Melendez, Miguel 1948(?)-
MELENDEZ, Miguel 1948(?)-
PERSONAL: Born c. 1948. Education: Attended State University New York College at Old Westbury; earned master's degree.
ADDRESSES: Home—Bronxville, NY. Agent—c/o Author Mail, St. Martin's Press, 175 Fifth Avenue, New York, NY 10010.
CAREER: Writer and teacher. Boricua College, faculty member; Baruch College, Hispanic Studies Department, adjunct faculty member. Has held executive positions in the New York City Health and Hospital Corporation, Housing Authority, and Department of Education.
WRITINGS:
We Took the Streets: Fighting for Latino Rights with the Young Lords, foreword by Jose Torres, St. Martin's Press (New York, NY), 2003.
SIDELIGHTS: Miguel "Mickey" Melendez grew up in an impoverished New York neighborhood beset with gang violence but where the inhabitants still valued their Puerto Rican heritage. While attending State University of New York College at Old Westbury, Melendez began to study and learn even more about his Puerto Rican heritage. What he discovered led him to become increasingly politicized concerning the problems that Latino Americans faced, including substandard health care, education, and housing.
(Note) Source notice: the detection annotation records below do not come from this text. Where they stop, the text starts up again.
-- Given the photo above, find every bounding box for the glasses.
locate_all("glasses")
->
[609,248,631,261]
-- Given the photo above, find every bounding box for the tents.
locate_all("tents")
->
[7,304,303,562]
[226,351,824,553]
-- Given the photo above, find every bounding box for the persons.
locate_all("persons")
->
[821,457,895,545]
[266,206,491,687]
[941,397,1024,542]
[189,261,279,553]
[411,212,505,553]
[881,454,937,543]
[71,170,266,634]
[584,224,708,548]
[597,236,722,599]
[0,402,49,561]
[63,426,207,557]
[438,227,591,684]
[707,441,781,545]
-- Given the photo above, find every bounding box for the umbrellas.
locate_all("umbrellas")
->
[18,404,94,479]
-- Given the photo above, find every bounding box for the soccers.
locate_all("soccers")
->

As a result, Melendez and other Latino student activists, including his friend Paul Guzman, formed a group of politically active students and others who would go onto become a group known as the Young Lords.
In his book We Took the Streets: Fighting for Latino Rights with the Young Lords, Melendez recounts those years during the late 1960s and early 1970s when the Young Lords fought for empowerment in New York's Puerto Rican community. Melendez describes how they established storefront offices in East Harlem, from which the activist group began its efforts to fight for the Latino community's rights and improvements in their lives. Melendez describes in detail the group's many confrontational tactics, including its first "offensive" in protesting New York City's failure to provide garbage services to the city's many "barrios." After sweeping up trash from the streets into a five-foot-tall heap, the Young Lords set the garbage on fire in front of a gathering crowd from the community. The effort resulted in extensive news coverage and the Young Lords were on their way to bringing their community's problems to the doorsteps of city government.
Melendez also details how he helped develop the group's clandestine military branch as the group grew increasingly militant. In one such paramilitary effort, the group took over the Bronx's Lincoln Hospital to secure better health care for Puerto Ricans. In another move, they hijacked a city-sponsored X-ray truck to draw attention to the growing TB epidemic in the barrios. Throughout it all, Melendez describes how the Young Lords also focused on raising community pride and gaining the respect of those in power. Often garnering front-page headlines, the Young Lords eventually brought about drastic policy changes to improve conditions for Latinos and their communities.
Like many other politicized groups of the time, the Young Lords eventually became the target of government infiltrators, which Melendez believes may have played a role in the death of one of its members, Julio Roldan. The increased scrutiny combined with growing ideological differences among its members led to the group disbanding in 1972. Writing in Kirkus Reviews, a reviewer noted, "His memoir depicts turbulent times and exhaustively addresses the essential inequities in minority communities that provoked such strife."
BIOGRAPHICAL AND CRITICAL SOURCES:
PERIODICALS
Kirkus Review, May 1, 2003, review of We Took theStreets: Fighting for Latino Rights with the Young Lords, p. 662.